Dpto., TSyCeIT, ETSIT, Universidad de Valladolid, Paseo de Belén 15, Valladolid, 47011, Spain.
Laboratory for Cognitive and Computational Neuroscience, Center for Biomedical Technology, Campus Montegancedo, Pozuelo de Alarcón, Madrid, 28223, Spain; Experimental Psychology, Department of the Complutense, University of Madrid, Spain.
Artif Intell Med. 2020 Jul;107:101924. doi: 10.1016/j.artmed.2020.101924. Epub 2020 Jul 2.
The early detection of Alzheimer's disease can potentially make eventual treatments more effective. This work presents a deep learning model to detect early symptoms of Alzheimer's disease using synchronization measures obtained with magnetoencephalography. The proposed model is a novel deep learning architecture based on an ensemble of randomized blocks formed by a sequence of 2D-convolutional, batch-normalization and pooling layers. An important challenge is to avoid overfitting, as the number of features is very high (25755) compared to the number of samples (132 patients). To address this issue the model uses an ensemble of identical sub-models all sharing weights, with a final stage that performs an average across sub-models. To facilitate the exploration of the feature space, each sub-model receives a random permutation of features. The features correspond to magnetic signals reflecting neural activity and are arranged in a matrix structure interpreted as a 2D image that is processed by 2D convolutional networks. The proposed detection model is a binary classifier (disease/non-disease), which compared to other deep learning architectures and classic machine learning classifiers, such as random forest and support vector machine, obtains the best classification performance results with an average F1-score of 0.92. To perform the comparison a strict validation procedure is proposed, and a thorough study of results is provided.

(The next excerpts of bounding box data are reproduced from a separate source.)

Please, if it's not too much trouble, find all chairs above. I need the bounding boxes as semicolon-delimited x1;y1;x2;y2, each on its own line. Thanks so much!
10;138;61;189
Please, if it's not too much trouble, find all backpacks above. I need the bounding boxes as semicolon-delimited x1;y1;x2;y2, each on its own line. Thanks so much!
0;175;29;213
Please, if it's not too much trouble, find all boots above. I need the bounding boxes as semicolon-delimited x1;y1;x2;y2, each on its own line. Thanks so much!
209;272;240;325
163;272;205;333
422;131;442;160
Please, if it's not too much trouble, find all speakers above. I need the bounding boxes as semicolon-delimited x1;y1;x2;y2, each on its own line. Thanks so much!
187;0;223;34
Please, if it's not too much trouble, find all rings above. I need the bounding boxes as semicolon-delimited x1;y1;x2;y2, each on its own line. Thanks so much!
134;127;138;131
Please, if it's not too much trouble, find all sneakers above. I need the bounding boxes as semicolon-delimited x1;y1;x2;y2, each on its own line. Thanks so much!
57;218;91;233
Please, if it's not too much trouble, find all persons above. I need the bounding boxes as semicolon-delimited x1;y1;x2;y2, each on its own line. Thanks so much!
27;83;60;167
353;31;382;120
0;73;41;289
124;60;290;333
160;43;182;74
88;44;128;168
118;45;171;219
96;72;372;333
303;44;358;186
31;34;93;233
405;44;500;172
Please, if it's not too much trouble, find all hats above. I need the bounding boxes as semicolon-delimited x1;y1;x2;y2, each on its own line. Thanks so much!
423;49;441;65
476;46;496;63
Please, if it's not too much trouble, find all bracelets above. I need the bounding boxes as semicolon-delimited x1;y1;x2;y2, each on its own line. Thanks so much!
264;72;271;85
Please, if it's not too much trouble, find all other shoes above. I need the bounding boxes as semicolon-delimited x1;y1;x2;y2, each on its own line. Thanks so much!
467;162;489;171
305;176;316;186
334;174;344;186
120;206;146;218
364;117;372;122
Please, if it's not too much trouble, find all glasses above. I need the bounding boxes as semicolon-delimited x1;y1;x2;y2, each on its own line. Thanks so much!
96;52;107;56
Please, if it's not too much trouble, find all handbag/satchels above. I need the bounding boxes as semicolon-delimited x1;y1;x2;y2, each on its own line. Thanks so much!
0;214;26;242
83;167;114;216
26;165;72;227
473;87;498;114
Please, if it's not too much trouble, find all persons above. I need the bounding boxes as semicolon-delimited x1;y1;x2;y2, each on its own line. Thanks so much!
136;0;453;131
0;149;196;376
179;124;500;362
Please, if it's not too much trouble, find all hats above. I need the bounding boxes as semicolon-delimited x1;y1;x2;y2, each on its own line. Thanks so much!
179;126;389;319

阿尔茨海默病的早期检测可能会使最终的治疗更加有效。这项工作提出了一种使用脑磁图获得的同步测量来检测阿尔茨海默病早期症状的深度学习模型。所提出的模型是一种新颖的深度学习架构,基于由二维卷积、批量归一化和池化层组成的随机块序列的随机块集合。一个重要的挑战是避免过拟合,因为特征的数量(25755)与样本数量(132 名患者)相比非常高。为了解决这个问题,模型使用共享权重的相同子模型的集合,最后一个阶段对子模型进行平均。为了方便对特征空间的探索,每个子模型都接收特征的随机排列。特征对应于反映神经活动的磁信号,并排列在矩阵结构中,解释为 2D 图像,然后由 2D 卷积网络进行处理。所提出的检测模型是一个二进制分类器(疾病/非疾病),与其他深度学习架构和经典机器学习分类器(如随机森林和支持向量机)相比,该模型的分类性能最好,平均 F1 得分为 0.92。为了进行比较,提出了严格的验证程序,并提供了结果的详细研究。